AIM → You are to retype all of the data exactly as it appears.
#### RECORDS TO PROCESS
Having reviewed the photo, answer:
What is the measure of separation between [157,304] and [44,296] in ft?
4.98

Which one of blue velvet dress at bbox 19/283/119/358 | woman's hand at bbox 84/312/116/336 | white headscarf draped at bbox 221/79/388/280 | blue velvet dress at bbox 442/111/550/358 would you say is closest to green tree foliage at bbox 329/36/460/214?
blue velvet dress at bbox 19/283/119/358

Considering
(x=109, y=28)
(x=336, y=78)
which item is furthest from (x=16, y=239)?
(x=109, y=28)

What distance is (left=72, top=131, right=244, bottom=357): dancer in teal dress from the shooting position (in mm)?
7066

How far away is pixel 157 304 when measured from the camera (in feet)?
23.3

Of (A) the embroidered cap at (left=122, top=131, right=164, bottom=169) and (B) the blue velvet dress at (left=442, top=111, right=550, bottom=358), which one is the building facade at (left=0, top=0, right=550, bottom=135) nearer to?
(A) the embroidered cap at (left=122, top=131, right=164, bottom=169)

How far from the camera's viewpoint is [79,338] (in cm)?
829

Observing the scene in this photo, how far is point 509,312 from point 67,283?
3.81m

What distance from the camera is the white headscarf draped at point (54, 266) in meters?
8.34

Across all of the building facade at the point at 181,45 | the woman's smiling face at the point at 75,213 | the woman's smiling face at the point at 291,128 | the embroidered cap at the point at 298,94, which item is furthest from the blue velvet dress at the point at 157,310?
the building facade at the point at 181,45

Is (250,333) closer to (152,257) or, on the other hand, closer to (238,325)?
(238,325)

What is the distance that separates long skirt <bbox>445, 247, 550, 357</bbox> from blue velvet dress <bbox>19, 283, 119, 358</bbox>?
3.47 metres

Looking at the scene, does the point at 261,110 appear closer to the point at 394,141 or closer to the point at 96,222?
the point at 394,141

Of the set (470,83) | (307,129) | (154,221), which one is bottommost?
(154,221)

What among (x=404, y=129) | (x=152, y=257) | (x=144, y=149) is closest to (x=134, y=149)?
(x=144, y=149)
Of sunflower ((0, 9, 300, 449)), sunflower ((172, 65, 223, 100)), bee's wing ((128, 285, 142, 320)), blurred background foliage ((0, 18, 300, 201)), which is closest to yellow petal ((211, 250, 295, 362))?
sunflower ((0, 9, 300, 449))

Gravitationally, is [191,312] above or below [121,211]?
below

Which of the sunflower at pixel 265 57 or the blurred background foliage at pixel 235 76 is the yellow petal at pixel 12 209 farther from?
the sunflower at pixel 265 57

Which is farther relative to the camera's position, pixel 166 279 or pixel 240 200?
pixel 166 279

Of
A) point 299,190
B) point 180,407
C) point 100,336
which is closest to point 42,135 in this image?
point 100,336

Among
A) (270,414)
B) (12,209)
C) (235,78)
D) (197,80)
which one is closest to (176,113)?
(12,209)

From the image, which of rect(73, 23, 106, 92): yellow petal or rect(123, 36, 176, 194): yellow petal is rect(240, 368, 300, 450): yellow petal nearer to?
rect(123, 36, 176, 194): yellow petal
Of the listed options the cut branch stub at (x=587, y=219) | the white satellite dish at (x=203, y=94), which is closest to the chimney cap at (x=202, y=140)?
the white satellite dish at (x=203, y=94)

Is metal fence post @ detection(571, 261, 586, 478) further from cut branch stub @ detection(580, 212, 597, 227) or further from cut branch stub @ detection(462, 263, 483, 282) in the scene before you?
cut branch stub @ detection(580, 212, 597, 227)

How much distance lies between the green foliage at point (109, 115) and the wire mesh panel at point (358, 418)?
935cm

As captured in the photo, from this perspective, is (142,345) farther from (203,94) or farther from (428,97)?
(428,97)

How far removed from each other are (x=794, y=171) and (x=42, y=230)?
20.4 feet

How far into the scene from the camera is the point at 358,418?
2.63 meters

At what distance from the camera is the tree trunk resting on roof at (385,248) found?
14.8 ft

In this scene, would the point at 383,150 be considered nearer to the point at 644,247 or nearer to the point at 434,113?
########
ANSWER →
Having reviewed the photo, answer:
What is the measure of separation between [157,304] and [44,296] in ft?
4.98

Which one of blue velvet dress at bbox 19/283/119/358 | woman's hand at bbox 84/312/116/336 | white headscarf draped at bbox 221/79/388/280 | blue velvet dress at bbox 442/111/550/358 would you say is closest to green tree foliage at bbox 329/36/460/214?
blue velvet dress at bbox 19/283/119/358

Considering
(x=109, y=28)
(x=336, y=78)
which item is furthest from (x=16, y=239)?
(x=109, y=28)

What distance is (left=72, top=131, right=244, bottom=357): dancer in teal dress from the shooting position (in mm)?
7066

How far away is pixel 157 304 when measured from the camera (in feet)?
23.3

Of (A) the embroidered cap at (left=122, top=131, right=164, bottom=169) and (B) the blue velvet dress at (left=442, top=111, right=550, bottom=358), which one is the building facade at (left=0, top=0, right=550, bottom=135) nearer to?
(A) the embroidered cap at (left=122, top=131, right=164, bottom=169)

How far from the camera's viewpoint is [79,338] (in cm)?
829

Observing the scene in this photo, how far is point 509,312 from point 67,283?
3.81m

What distance from the camera is the white headscarf draped at point (54, 266) in meters?
8.34

Across all of the building facade at the point at 181,45 | the woman's smiling face at the point at 75,213 | the woman's smiling face at the point at 291,128 | the embroidered cap at the point at 298,94, which item is furthest from the blue velvet dress at the point at 157,310?
the building facade at the point at 181,45

Is (250,333) closer to (152,257) or, on the other hand, closer to (238,325)?
(238,325)

What is the distance that separates long skirt <bbox>445, 247, 550, 357</bbox> from blue velvet dress <bbox>19, 283, 119, 358</bbox>?
3.47 metres

Looking at the scene, does the point at 261,110 appear closer to the point at 394,141 or closer to the point at 96,222?
the point at 394,141

Of the set (470,83) | (307,129) | (154,221), which one is bottommost?
(154,221)

What among (x=404, y=129) | (x=152, y=257) | (x=144, y=149) is closest to (x=134, y=149)?
(x=144, y=149)
Of sunflower ((0, 9, 300, 449)), sunflower ((172, 65, 223, 100)), bee's wing ((128, 285, 142, 320)), blurred background foliage ((0, 18, 300, 201)), which is closest to yellow petal ((211, 250, 295, 362))?
sunflower ((0, 9, 300, 449))

Gravitationally, is [191,312] above or below [121,211]?
below

Which of the sunflower at pixel 265 57 or the blurred background foliage at pixel 235 76 is the yellow petal at pixel 12 209 farther from?
the sunflower at pixel 265 57

Which is farther relative to the camera's position, pixel 166 279 or pixel 240 200?
pixel 166 279

Of
A) point 299,190
B) point 180,407
C) point 100,336
which is closest to point 42,135 in this image?
point 100,336

Among
A) (270,414)
B) (12,209)
C) (235,78)
D) (197,80)
which one is closest to (176,113)?
(12,209)

From the image, which of rect(73, 23, 106, 92): yellow petal or rect(123, 36, 176, 194): yellow petal is rect(240, 368, 300, 450): yellow petal nearer to?
rect(123, 36, 176, 194): yellow petal
Of the listed options the cut branch stub at (x=587, y=219) | the white satellite dish at (x=203, y=94), which is closest to the chimney cap at (x=202, y=140)?
the white satellite dish at (x=203, y=94)

Is metal fence post @ detection(571, 261, 586, 478) further from cut branch stub @ detection(580, 212, 597, 227) or further from cut branch stub @ detection(462, 263, 483, 282) in the scene before you?
cut branch stub @ detection(580, 212, 597, 227)

How much distance lies between the green foliage at point (109, 115) and the wire mesh panel at point (358, 418)?
935cm

As captured in the photo, from this perspective, is (142,345) farther from (203,94) or farther from (428,97)?
(428,97)

How far removed from each other are (x=794, y=171) and (x=42, y=230)?
20.4 feet

How far into the scene from the camera is the point at 358,418?
2.63 meters

At what distance from the camera is the tree trunk resting on roof at (385,248) found?
14.8 ft

In this scene, would the point at 383,150 be considered nearer to the point at 644,247 or nearer to the point at 434,113?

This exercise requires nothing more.